══ Extract
BY Peter Daou | Tuesday, June 16 2009

NOTE: This is my latest post for Consider This News, a new site I've launched with conservative blogger Patrick Hynes focusing on news and newsmakers.

As with any new phenomenon, a wave of curiosity, criticism, mockery, and adulation follows. The Twitter meta wave is cresting.

Now, attention is focused on Twitter's practical applications in the disputed Iranian election and its unique capacity to harness real-time events. In the larger picture, the most intriguing thing about Twitter is not how it is different from other online communication mechanisms, but how it is the same: one more technological innovation enabling the outfolding of consciousness - the collective turning-outward of human thought.

In Embryos, Galaxies, and Sentient Beings: How the Universe Makes Life, an exquisitely written and astonishingly insightful book, Richard Grossinger writes about 'infoldedeness', stating that "the universe is comprehensible only as a thing that has been folded many times upon itself." Reversing Grossinger's idea: the outfolding of the human mind, the collective sharing of our thoughts, myriad thoughts from the inane to the mundane to the profound, enabled by technology, is changing our perception of reality and thus changing reality itself.
════
Problem 1>
In the post about Twitter, with whom was the site Consider This News launched?
Problem 2>
Condense the paragraph of the post about Twitter that begins "Now, attention is focused" into one or two sentences, keeping its main points.
══ Listed entries
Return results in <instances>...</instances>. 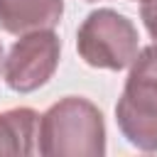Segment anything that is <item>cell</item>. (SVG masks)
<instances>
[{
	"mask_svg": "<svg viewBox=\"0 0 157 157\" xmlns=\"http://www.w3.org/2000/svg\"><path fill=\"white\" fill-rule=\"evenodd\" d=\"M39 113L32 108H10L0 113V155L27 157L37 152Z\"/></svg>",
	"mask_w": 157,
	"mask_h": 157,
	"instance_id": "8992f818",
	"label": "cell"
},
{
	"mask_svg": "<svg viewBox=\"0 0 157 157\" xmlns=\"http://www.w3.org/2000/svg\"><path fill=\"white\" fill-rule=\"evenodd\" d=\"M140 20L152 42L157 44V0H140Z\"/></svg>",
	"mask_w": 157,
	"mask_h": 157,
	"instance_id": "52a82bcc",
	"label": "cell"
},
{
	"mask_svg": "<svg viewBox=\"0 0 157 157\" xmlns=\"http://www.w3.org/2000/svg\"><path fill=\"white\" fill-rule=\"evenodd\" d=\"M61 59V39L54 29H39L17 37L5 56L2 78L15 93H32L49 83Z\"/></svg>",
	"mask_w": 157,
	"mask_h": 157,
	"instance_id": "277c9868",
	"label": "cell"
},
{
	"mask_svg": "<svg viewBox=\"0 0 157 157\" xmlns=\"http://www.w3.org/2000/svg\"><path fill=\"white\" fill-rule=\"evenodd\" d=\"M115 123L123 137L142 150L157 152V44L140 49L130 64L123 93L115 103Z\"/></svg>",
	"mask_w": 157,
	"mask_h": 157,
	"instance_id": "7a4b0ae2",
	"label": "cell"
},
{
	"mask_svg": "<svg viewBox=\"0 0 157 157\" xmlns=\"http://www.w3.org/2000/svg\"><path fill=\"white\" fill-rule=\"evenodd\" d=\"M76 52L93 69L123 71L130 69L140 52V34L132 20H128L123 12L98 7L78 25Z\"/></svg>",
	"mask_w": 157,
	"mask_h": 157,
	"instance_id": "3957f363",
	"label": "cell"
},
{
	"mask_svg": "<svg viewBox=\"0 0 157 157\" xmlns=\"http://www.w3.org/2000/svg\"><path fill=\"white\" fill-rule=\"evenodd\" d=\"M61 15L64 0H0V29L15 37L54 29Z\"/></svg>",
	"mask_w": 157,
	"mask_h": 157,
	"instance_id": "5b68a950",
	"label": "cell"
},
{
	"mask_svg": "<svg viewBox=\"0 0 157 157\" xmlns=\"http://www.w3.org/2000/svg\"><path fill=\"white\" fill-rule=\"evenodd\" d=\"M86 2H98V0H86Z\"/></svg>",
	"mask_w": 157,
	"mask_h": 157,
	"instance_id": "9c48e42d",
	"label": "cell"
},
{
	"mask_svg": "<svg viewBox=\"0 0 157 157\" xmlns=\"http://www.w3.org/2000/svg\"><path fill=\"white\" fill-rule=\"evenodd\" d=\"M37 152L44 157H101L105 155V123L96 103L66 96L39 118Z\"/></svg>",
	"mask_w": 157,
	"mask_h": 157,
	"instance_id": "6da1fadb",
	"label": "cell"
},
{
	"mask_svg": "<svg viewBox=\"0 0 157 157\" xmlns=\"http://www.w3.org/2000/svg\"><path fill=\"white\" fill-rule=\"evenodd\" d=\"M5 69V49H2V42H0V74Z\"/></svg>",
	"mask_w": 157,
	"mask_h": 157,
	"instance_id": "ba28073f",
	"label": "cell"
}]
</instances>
════
══ Listed entries
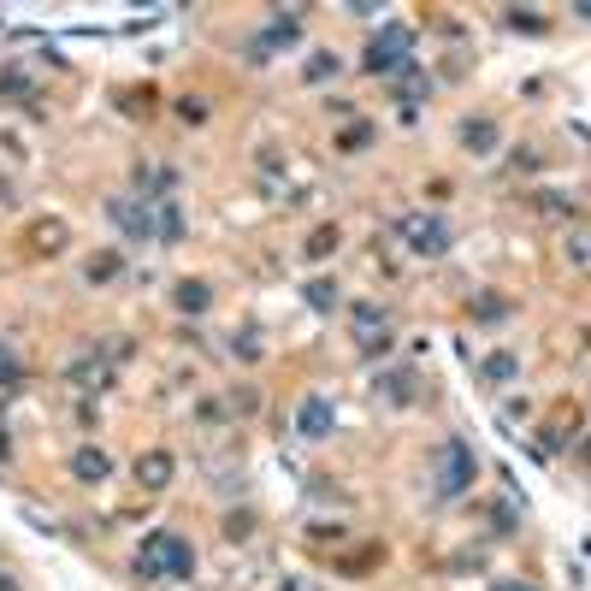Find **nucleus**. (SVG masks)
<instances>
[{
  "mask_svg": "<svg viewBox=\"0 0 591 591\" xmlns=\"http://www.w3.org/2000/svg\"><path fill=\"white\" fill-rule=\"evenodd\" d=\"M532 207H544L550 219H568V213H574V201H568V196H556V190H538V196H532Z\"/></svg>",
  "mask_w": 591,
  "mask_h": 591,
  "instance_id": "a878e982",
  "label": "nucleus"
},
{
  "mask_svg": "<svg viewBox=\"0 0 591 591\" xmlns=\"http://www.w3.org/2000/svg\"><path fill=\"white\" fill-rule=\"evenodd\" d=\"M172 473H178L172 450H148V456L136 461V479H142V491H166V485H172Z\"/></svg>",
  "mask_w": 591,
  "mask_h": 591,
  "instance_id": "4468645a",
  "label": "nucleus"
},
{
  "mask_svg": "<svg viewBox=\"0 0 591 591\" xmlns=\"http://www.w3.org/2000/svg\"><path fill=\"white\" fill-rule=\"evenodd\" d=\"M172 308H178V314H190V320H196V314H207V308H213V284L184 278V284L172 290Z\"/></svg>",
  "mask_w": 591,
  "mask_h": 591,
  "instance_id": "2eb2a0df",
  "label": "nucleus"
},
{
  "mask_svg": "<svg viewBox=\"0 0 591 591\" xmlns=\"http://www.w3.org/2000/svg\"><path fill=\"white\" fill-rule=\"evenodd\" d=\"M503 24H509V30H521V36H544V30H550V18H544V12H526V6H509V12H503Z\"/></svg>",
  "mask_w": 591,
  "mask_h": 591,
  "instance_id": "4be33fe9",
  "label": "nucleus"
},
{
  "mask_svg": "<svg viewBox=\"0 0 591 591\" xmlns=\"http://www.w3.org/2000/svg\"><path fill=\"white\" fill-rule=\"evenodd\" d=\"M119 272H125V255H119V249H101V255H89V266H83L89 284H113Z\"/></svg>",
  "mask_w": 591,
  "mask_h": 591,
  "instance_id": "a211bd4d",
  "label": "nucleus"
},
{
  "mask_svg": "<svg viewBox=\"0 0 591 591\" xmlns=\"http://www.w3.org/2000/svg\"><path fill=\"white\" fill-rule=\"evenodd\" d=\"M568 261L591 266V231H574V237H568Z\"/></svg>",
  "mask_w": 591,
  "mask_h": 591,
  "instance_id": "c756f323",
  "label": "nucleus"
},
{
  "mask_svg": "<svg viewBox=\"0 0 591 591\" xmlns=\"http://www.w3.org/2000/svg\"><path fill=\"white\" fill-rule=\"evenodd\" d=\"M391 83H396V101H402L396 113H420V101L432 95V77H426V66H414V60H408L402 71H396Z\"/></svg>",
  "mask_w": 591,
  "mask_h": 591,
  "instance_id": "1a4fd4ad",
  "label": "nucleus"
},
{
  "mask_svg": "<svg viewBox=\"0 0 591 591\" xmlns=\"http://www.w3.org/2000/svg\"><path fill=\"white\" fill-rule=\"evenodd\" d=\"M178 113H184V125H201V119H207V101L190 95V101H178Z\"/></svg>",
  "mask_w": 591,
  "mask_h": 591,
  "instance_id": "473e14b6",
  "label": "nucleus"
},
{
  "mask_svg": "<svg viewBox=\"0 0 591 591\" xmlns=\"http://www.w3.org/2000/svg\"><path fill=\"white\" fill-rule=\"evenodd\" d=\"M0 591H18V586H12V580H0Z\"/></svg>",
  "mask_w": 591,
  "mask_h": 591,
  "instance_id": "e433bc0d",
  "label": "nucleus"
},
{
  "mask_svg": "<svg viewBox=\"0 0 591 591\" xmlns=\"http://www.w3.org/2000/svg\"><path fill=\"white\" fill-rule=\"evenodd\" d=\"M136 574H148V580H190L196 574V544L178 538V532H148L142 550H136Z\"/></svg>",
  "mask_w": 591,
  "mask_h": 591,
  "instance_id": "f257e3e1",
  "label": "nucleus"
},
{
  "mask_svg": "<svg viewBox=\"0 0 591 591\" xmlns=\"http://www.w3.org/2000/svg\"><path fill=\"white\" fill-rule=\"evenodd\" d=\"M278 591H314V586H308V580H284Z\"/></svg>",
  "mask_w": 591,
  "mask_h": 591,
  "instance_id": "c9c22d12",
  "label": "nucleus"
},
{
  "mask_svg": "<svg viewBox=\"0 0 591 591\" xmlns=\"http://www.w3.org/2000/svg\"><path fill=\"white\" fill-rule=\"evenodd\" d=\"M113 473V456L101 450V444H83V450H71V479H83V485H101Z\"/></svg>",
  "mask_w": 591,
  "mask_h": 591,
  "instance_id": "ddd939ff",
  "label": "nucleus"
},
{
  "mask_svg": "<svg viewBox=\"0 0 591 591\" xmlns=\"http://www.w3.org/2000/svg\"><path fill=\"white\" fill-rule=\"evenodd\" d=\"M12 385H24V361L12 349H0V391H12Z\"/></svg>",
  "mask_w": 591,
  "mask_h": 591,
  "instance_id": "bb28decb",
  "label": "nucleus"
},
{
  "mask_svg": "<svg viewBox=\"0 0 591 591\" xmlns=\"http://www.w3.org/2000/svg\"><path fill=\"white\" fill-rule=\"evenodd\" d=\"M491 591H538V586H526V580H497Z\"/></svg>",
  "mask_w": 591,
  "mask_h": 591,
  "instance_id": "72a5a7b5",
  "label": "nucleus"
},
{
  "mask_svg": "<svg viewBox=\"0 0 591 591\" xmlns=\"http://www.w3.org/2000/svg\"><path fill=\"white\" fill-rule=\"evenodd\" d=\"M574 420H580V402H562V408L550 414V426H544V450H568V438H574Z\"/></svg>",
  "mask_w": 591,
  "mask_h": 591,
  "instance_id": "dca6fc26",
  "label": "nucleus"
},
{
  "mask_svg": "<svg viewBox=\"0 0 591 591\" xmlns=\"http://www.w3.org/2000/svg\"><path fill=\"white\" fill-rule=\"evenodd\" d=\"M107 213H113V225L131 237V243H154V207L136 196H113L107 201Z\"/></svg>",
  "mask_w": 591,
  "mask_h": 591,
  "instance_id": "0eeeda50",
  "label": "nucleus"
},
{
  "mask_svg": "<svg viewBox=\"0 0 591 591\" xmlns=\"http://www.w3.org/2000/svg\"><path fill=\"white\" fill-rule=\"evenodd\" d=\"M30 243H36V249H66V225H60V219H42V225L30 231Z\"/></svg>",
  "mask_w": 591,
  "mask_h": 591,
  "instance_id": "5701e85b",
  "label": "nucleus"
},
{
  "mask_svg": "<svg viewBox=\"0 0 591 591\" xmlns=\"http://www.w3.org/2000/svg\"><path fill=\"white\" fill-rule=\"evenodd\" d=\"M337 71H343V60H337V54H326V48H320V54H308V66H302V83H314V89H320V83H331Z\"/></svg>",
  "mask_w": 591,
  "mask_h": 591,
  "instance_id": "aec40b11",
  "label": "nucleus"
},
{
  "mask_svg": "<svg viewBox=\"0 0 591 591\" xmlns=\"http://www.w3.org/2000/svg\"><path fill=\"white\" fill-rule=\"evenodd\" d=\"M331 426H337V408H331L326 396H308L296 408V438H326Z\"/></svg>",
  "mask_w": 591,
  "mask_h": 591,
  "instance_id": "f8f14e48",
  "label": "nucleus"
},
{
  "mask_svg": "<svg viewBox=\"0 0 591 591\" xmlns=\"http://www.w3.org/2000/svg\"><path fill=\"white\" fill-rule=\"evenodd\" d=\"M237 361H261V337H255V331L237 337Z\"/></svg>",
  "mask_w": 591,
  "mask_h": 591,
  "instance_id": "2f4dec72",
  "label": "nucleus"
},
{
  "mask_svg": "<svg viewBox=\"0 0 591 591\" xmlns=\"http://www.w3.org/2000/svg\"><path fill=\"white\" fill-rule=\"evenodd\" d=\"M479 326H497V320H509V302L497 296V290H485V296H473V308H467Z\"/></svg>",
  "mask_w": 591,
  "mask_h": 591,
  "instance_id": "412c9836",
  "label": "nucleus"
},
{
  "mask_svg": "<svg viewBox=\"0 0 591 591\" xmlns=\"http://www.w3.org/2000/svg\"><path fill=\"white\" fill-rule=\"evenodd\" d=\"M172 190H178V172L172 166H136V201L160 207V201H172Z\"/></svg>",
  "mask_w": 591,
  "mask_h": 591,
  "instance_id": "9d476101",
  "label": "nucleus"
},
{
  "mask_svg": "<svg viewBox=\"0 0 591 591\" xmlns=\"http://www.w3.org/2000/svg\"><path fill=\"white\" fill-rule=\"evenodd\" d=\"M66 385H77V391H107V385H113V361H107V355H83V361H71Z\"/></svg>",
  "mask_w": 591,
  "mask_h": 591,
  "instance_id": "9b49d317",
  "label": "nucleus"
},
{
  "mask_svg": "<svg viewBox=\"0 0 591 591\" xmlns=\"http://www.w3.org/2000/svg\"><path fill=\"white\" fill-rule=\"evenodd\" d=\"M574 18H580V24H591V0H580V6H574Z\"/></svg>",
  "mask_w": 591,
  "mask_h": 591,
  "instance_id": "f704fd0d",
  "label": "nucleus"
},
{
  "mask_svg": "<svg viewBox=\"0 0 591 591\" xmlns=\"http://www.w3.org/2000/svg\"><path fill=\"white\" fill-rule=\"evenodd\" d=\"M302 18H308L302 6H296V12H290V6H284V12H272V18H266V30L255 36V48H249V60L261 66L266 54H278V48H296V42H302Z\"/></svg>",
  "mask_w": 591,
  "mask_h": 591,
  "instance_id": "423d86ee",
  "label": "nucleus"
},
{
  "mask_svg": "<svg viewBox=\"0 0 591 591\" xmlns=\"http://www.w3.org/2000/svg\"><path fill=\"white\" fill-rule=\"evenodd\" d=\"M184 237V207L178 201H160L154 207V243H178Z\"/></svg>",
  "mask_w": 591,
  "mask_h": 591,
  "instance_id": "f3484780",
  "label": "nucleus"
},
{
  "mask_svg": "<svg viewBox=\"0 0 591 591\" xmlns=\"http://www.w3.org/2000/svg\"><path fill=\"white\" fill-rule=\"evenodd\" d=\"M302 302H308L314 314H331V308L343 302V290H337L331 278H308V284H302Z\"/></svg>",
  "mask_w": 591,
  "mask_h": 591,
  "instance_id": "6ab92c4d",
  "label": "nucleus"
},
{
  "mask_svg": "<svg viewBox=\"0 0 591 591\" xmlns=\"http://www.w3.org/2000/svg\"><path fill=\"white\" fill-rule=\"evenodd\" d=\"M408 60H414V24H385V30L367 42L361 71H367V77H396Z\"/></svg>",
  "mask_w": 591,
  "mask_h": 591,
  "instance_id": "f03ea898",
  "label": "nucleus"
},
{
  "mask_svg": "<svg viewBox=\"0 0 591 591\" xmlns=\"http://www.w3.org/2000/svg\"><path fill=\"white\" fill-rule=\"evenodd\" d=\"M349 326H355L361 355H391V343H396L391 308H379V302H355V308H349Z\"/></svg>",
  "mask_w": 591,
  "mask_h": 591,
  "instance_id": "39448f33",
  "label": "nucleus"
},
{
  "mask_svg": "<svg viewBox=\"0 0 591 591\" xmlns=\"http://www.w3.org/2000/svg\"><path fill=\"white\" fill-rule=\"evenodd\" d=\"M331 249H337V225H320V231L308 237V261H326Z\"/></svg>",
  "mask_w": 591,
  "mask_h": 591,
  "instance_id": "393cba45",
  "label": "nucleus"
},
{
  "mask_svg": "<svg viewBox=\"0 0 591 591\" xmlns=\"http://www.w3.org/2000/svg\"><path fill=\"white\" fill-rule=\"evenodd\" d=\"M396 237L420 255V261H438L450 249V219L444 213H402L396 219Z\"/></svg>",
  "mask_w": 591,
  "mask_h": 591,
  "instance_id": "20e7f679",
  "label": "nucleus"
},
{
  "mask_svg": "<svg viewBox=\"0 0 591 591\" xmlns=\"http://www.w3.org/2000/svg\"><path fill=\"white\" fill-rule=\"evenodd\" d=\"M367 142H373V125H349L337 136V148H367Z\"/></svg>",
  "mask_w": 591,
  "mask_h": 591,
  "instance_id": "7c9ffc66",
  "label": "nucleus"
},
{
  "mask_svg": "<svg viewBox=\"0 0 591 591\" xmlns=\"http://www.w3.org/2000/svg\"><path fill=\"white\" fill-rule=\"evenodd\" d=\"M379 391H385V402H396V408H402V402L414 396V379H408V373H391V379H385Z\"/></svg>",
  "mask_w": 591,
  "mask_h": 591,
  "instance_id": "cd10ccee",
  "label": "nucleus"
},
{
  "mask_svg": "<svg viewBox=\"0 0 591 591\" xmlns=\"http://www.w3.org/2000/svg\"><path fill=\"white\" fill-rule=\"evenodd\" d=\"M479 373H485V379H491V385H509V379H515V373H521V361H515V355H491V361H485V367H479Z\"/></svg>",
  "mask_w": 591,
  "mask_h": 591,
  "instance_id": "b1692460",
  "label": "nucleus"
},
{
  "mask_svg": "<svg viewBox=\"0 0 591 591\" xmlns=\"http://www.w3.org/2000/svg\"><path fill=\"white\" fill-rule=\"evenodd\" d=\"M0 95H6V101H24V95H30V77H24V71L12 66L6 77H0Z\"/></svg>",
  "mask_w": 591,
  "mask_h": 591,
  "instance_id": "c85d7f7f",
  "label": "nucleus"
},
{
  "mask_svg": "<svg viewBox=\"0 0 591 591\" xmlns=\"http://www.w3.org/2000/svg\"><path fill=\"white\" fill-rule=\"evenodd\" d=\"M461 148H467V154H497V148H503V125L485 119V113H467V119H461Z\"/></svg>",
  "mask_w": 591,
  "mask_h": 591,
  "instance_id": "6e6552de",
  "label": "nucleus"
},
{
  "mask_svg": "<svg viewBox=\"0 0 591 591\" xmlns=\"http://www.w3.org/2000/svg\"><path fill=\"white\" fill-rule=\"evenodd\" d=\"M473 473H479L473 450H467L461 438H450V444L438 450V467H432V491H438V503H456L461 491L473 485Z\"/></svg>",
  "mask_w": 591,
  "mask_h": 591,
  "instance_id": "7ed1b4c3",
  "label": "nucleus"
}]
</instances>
════
══ Listed entries
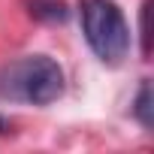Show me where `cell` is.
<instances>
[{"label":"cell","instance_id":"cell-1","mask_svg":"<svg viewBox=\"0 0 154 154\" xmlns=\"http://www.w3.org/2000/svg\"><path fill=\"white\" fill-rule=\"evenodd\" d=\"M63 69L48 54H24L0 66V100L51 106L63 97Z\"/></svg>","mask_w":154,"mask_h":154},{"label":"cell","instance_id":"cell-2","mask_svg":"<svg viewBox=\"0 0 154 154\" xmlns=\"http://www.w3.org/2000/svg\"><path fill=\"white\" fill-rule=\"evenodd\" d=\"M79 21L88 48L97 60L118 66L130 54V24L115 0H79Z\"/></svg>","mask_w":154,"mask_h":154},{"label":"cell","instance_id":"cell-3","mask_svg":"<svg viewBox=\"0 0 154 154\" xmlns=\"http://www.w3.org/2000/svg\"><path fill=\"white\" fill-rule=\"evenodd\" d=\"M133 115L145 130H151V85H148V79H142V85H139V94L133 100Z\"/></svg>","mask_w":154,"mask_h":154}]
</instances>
════
Written answer 1>
With conservative blogger Patrick Hynes.

Written answer 2>
Attention now centers on Twitter's practical uses in the disputed Iranian election and its ability to capture real-time events. More broadly, its most intriguing feature is how it resembles other online communication tools: it is one more innovation enabling the outfolding of consciousness, the collective turning-outward of human thought.